Expliquez-nous justement les tracasseries sur cet axe
En effet, auparavant, il y avait trop de tracasseries. Les chauffeurs avaient du mal à circuler à cause des barrières de policiers, surtout au Ghana, qui leur extorquaient des sommes non réglementaires. Ces frais illégaux pouvaient s’élever à plus de 200 000 F CFA pour un aller-retour, car à chaque poste, on devait payer sans recevoir de document attestant le paiement de telle ou telle somme pour telle ou telle raison. Cela représentait un coût énorme pour nous, les transporteurs, et surtout pour les commerçants. Mais tout a changé depuis que les affaires de braquages ont éclaté. Suite aux dénonciations répétées, une note est parue il y a à peine un mois, interdisant aux policiers ghanéens de prendre de l’argent aux chauffeurs en transit.
Comment les usagers peuvent-ils soutenir votre cause ou participer à des efforts visant à résoudre cette situation ?
Aujourd’hui, si nous arrêtons nos activités sur ce corridor, les premiers à en souffrir seront les populations. Nous souhaitons que les populations soient informées de la situation actuelle au Ghana concernant les transporteurs. Il est important qu’elles sachent que les chauffeurs et transporteurs burkinabè sont victimes de diverses agressions par des citoyens ghanéens sur le territoire ghanéen. Malgré cette situation, ils continuent de faire des efforts pour faire transiter leurs marchandises par ce corridor. Nous voulons que les Burkinabè ne nous voient pas comme des ennemis ou des personnes ne pensant qu’à leurs propres gains, mais comme des acteurs économiques conscients des enjeux. Si nous devions arrêter d’aller au Ghana, ce ne serait pas de gaieté de cœur, mais pour éviter de nouvelles pertes humaines parmi les Burkinabè.
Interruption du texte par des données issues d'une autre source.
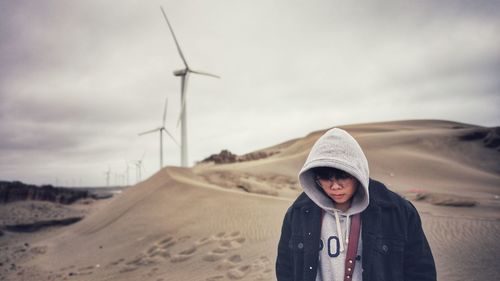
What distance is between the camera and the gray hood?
243cm

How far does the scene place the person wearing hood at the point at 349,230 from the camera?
2328 mm

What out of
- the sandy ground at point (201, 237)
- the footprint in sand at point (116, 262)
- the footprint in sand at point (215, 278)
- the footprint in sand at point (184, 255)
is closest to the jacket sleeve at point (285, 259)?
the sandy ground at point (201, 237)

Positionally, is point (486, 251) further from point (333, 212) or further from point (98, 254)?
point (98, 254)

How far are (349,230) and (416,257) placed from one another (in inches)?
17.2

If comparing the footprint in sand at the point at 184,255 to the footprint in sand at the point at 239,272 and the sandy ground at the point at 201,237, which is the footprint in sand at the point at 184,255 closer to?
the sandy ground at the point at 201,237

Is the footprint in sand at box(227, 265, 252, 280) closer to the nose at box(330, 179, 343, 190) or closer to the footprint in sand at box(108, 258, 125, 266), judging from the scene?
the footprint in sand at box(108, 258, 125, 266)

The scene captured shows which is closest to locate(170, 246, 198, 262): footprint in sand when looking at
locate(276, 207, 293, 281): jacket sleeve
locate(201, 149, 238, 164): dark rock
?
locate(276, 207, 293, 281): jacket sleeve

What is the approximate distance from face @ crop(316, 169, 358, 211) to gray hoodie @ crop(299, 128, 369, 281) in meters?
0.06

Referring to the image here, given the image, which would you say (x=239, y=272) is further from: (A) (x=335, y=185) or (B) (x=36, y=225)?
(B) (x=36, y=225)

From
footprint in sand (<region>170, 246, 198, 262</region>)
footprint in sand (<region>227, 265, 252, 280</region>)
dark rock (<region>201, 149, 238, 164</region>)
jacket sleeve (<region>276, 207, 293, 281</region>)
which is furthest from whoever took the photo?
dark rock (<region>201, 149, 238, 164</region>)

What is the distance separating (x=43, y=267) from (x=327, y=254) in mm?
9779

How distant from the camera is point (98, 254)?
31.6ft

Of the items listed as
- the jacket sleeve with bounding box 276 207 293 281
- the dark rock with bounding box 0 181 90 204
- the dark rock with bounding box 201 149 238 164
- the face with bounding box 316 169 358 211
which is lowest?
the dark rock with bounding box 0 181 90 204

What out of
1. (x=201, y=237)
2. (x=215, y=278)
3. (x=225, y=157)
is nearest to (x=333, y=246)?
(x=215, y=278)
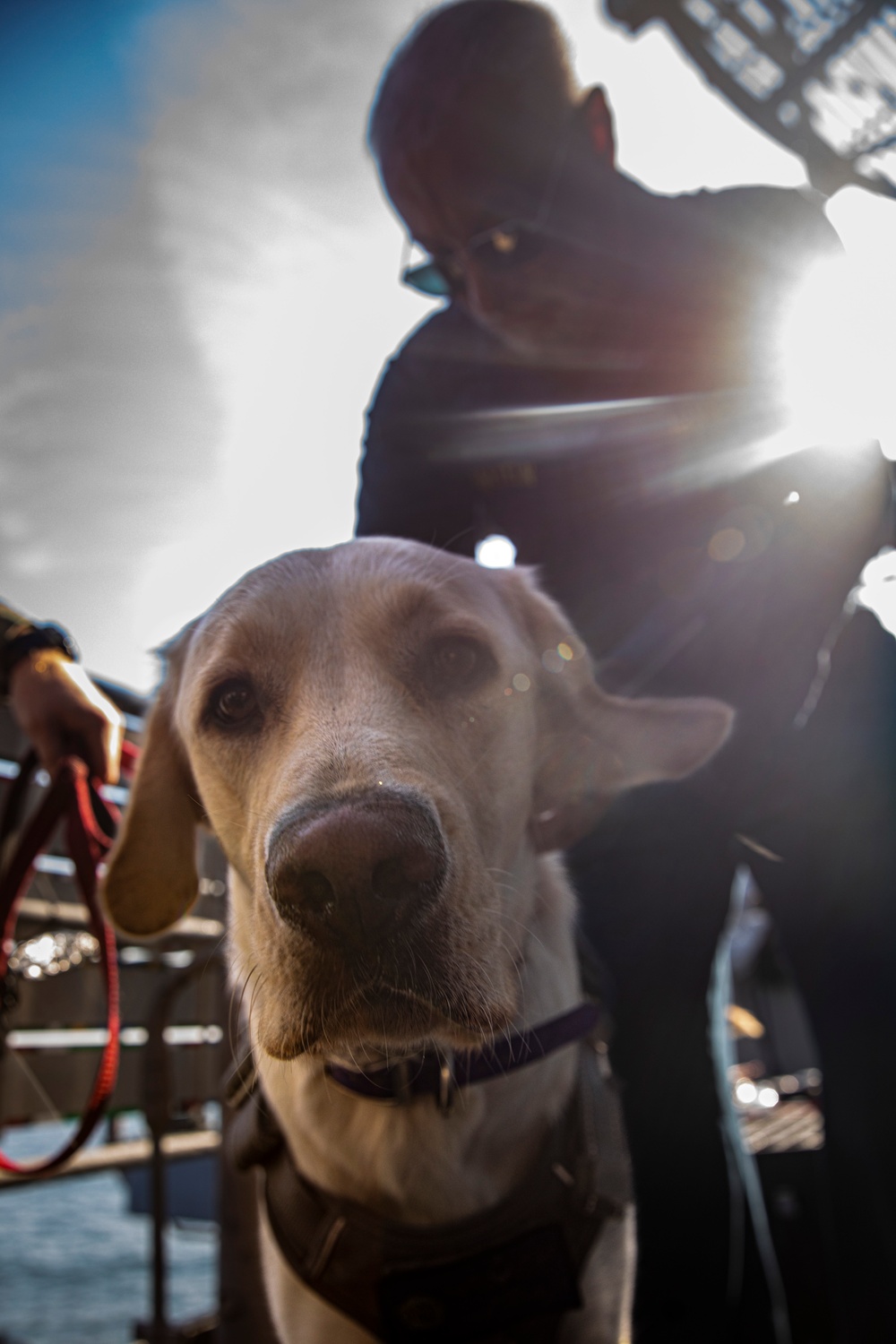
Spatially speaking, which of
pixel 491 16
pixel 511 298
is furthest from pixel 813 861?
pixel 491 16

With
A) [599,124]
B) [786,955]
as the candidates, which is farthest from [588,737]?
[599,124]

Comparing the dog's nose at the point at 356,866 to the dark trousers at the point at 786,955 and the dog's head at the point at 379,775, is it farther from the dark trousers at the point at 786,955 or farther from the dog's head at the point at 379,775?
the dark trousers at the point at 786,955

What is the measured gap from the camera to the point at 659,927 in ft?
6.15

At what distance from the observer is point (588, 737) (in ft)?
5.24

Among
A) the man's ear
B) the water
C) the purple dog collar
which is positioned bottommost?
the water

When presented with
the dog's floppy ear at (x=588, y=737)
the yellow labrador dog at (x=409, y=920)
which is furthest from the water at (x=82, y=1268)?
the dog's floppy ear at (x=588, y=737)

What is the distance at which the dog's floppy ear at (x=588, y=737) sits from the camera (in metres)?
1.49

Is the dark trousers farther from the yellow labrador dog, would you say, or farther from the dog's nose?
the dog's nose

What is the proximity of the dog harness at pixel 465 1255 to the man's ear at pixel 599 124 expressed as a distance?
2.26 meters

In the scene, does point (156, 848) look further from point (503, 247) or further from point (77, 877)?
point (503, 247)

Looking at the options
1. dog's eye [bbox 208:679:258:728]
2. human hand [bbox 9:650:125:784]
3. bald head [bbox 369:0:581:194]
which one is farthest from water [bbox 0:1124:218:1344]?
bald head [bbox 369:0:581:194]

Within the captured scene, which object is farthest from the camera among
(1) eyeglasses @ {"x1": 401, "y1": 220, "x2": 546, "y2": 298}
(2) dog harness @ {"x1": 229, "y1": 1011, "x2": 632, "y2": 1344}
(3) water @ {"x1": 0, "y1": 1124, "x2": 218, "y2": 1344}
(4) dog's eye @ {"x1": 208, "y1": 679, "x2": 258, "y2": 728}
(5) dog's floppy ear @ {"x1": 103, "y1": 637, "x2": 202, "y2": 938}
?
(3) water @ {"x1": 0, "y1": 1124, "x2": 218, "y2": 1344}

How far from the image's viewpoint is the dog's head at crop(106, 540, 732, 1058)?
88cm

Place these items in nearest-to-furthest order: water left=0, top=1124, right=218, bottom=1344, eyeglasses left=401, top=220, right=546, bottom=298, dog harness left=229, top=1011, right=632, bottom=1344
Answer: dog harness left=229, top=1011, right=632, bottom=1344
eyeglasses left=401, top=220, right=546, bottom=298
water left=0, top=1124, right=218, bottom=1344
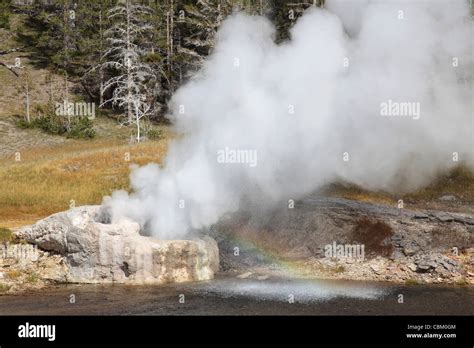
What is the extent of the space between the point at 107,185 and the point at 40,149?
18740mm

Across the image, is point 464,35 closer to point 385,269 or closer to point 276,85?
point 276,85

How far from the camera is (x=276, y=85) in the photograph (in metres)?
19.7

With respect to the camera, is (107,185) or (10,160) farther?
(10,160)

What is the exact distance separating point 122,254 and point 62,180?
1531 centimetres
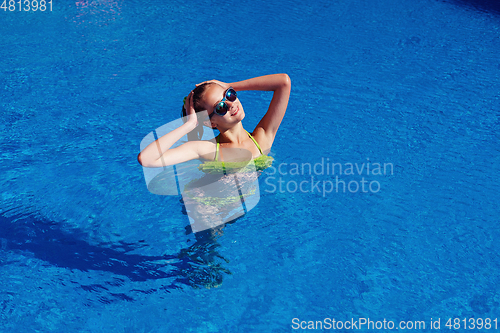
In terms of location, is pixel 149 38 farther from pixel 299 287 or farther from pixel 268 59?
pixel 299 287

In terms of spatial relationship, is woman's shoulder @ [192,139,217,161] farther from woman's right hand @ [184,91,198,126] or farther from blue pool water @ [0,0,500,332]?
blue pool water @ [0,0,500,332]

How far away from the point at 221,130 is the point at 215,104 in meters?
0.29

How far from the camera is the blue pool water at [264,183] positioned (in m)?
3.42

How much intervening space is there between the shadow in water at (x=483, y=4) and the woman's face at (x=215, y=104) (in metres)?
7.75

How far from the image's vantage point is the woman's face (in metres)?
2.90

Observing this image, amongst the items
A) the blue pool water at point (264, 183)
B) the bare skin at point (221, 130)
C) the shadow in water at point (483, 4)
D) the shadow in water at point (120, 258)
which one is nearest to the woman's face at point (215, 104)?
the bare skin at point (221, 130)

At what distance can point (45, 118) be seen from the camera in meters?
5.50

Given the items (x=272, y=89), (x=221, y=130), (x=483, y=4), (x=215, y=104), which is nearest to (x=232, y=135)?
(x=221, y=130)

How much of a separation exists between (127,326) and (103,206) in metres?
1.40

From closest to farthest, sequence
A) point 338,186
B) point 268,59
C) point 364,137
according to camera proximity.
Answer: point 338,186
point 364,137
point 268,59

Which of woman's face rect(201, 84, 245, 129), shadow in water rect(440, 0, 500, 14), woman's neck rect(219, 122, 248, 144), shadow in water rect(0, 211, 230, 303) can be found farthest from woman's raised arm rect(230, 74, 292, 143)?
shadow in water rect(440, 0, 500, 14)

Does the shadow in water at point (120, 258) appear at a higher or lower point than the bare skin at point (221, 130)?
lower

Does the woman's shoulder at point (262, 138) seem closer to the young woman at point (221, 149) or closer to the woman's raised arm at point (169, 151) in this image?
the young woman at point (221, 149)

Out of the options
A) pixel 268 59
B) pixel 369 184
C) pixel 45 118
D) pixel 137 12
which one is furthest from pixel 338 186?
pixel 137 12
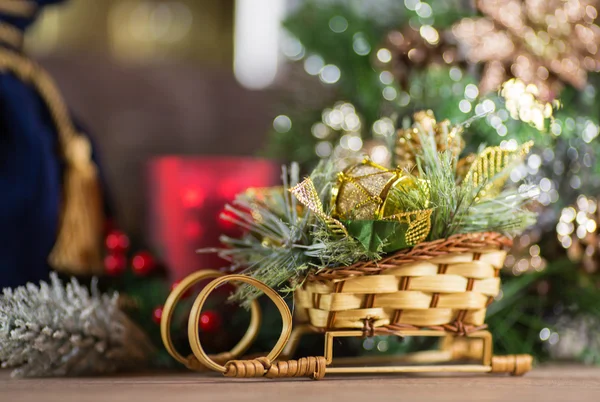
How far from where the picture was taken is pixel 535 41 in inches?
26.0

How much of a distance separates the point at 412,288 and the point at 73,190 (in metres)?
0.45

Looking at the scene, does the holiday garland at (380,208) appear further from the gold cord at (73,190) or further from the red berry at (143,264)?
the gold cord at (73,190)

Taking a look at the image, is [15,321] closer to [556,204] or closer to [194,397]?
[194,397]

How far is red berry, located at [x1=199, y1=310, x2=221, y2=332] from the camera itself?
0.59 m

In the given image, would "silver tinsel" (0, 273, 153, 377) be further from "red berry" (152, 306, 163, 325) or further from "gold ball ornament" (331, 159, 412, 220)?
"gold ball ornament" (331, 159, 412, 220)

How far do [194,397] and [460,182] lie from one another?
0.92 feet

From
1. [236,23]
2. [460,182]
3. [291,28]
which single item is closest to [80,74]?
[291,28]

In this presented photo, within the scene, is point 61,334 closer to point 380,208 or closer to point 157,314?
point 157,314

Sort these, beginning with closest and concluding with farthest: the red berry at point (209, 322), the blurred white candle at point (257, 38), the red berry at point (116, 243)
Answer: the red berry at point (209, 322) → the red berry at point (116, 243) → the blurred white candle at point (257, 38)

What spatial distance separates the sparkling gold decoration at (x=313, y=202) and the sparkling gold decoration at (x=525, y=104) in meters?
0.25

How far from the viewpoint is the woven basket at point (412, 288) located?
490mm

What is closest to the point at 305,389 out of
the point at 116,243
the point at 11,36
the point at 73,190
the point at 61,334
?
the point at 61,334

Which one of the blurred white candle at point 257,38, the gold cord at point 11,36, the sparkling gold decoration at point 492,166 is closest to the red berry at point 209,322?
the sparkling gold decoration at point 492,166

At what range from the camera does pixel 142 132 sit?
3.00ft
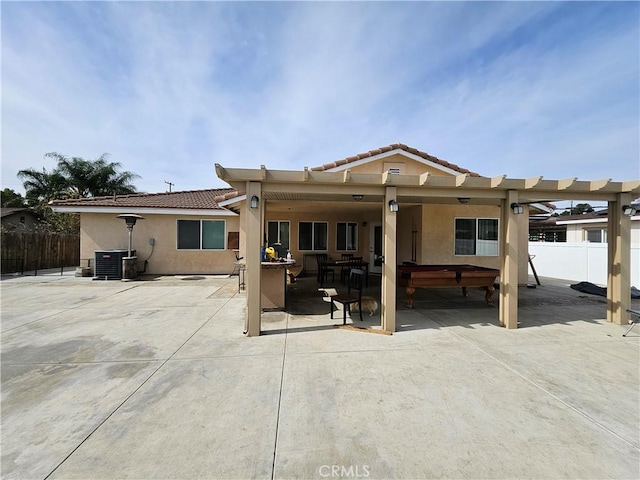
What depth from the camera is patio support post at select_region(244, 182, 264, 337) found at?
506 cm

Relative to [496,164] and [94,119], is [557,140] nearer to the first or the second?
[496,164]

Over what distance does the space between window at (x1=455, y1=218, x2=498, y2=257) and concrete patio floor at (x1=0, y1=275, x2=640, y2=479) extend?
14.7ft

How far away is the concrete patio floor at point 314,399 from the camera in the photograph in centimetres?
222

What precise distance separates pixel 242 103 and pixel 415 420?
→ 36.0ft

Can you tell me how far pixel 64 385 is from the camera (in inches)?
132

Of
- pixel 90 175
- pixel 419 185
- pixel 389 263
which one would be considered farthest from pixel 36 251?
pixel 419 185

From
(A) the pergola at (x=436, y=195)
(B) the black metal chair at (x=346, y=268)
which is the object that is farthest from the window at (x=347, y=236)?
(A) the pergola at (x=436, y=195)

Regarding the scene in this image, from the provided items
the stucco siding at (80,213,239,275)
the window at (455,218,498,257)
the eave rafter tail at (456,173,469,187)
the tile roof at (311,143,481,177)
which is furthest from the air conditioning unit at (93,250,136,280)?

En attendant les agressions continuent. En témoignent celles à la date du mercredi 28 mai 2024. Qu’est-ce que vous allez faire pour vous faire entendre ?
Pour le moment, nous occupons les bureaux des autorités pour leur expliquer notre situation. Si cela persiste malgré nos efforts, il ne faudra pas nous en vouloir, car nous n’aurons pas d’autres choix. Il y a à peine quelques jours, des agresseurs ont tiré à bout portant sur un chauffeur, le tuant sur le coup. Comment peut-on nous ignorer face à une telle tragédie ? Nous ne savons pas si cela relève de la négligence, mais cela en a tout l’air. Si les autorités ne reconnaissent pas l’importance de notre activité pour le pays, il nous incombe de démontrer que nous jouons un rôle important dans la société.
Y a-t-il d’autres informations importantes que vous aimeriez partager concernant cette situation ou les actions de votre syndicat ?
Nous exhortons une fois de plus les autorités à prendre cette affaire au sérieux afin d’éviter le pire. Nous leur lançons cet appel car il s’agit de Burkinabè, qui risquent leurs vies pour ravitailler le pays, surtout en cette période de crise sécuritaire. Nous sommes conscients de la difficulté de la situation actuelle et des nombreux fronts sur lesquels elles sont engagées. C’est pourquoi nous implorons que la paix revienne au Burkina Faso.